Extrait source:
************

A ce débat ouvert, je me propose d'apporter au lecteur un autre texte extrait du livre que nous avons publié avec le Dr Jean BROUSTRA, psychiatre, médecin chef à l’hôpital Garderose de Libourne, à une période où il pratiquait son art en synergie profonde avec le modèle des Ateliers de l'Art CRU. Voici la partie du texte que j’avais écrit dans ce livre à propos de ma dette envers Arno STERN.

" Dans mon parcours de création de l’expérience Art CRU et du modèle praxique des Ateliers de l’Art CRU, je dois beaucoup à l’expérience pédagogique d’Arno STERN et à la structure de son atelier d'éducation créatrice. Le renforcement italique du terme "éducation" marque clairement la ligne de partage entre les choix méthodologiques d’Arno Stern dans la conduite de son Atelier, et ceux qui présideront à l'institutionnalisation progressive des pratiques originelles des Ateliers d'art CRU, sous les termes d' ateliers thérapeutiques d'expression créatrice et ceux d'animateurs/thérapeutes dont j'ai créé l'usage à partir de 1975, usage qui s'est ensuite répandu chez nos amis proches.

Les idées fondamentales d’Arno Stem sur les conditions de développement du processus expressif dans l'espace de l'éducation créatrice se sont avérées particulièrement fécondes dans le champ analytique. Elles sont en syntonie profonde avec les conceptions Rogeriennes de la conduite du développement de la personne :

  • centration sur l'acte créateur et non sur l'œuvre,
  • non-directivité vis-à-vis du processus d'énonciation æsthétique tel qu’il se développe spontanément dans l’atelier,
  • abstinence d'évaluation morale ou de jugement esthétique sur la production,
  • abstinence de toute interprétation des contenus explicites ou latents de la création,
  • clôture physique protectrice de l'atelier par rapport au monde extérieur.
  • clôture symbolique contre l'inquisition institutionnelle.

A partir de 1972, dans mon "transfert" de ce modèle à la situation de travail analytique dans le champ du soin à la personne et dans celui de la formation qualifiante des animateurs/analystes, j’ai fait immédiatement l'expérience d'un recouvrement harmonieux de cette structure avec les règles fondamentales propres au cadre thérapeutique. L'intégration simultanée de ces deux modalités, æsthétique et thérapeutique constituante du cadre analytique, m’a très rapidement conduit à percevoir que les structures propres à ces deux espaces étaient porteuses d'une belle promesse de synergie entre l'influence Rogerienne et l'outil esthétique Sternien.

************

Matériel fourni:
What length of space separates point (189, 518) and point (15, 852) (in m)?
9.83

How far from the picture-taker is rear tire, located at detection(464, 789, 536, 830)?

************

Consigne 1:
D'après l'extrait sur les Ateliers de l'Art CRU, depuis quelle année l'auteur emploie-t-il le terme « animateurs/thérapeutes » ?
Consigne 2:
Dans l'extrait sur les Ateliers de l'Art CRU, remplacez « harmonieux » par « parfait », puis réécrivez le passage qui commence par « A partir de » et s'arrête après « l'outil esthétique Sternien. ».
Les lignes forment un matériel à part, sans lien avec l'extrait.

Réponse attendue 1:
Depuis 1975.

Réponse attendue 2:
A partir de 1972, dans mon "transfert" de ce modèle à la situation de travail analytique dans le champ du soin à la personne et dans celui de la formation qualifiante des animateurs/analystes, j’ai fait immédiatement l'expérience d'un recouvrement parfait de cette structure avec les règles fondamentales propres au cadre thérapeutique. L'intégration simultanée de ces deux modalités, æsthétique et thérapeutique constituante du cadre analytique, m’a très rapidement conduit à percevoir que les structures propres à ces deux espaces étaient porteuses d'une belle promesse de synergie entre l'influence Rogerienne et l'outil esthétique Sternien.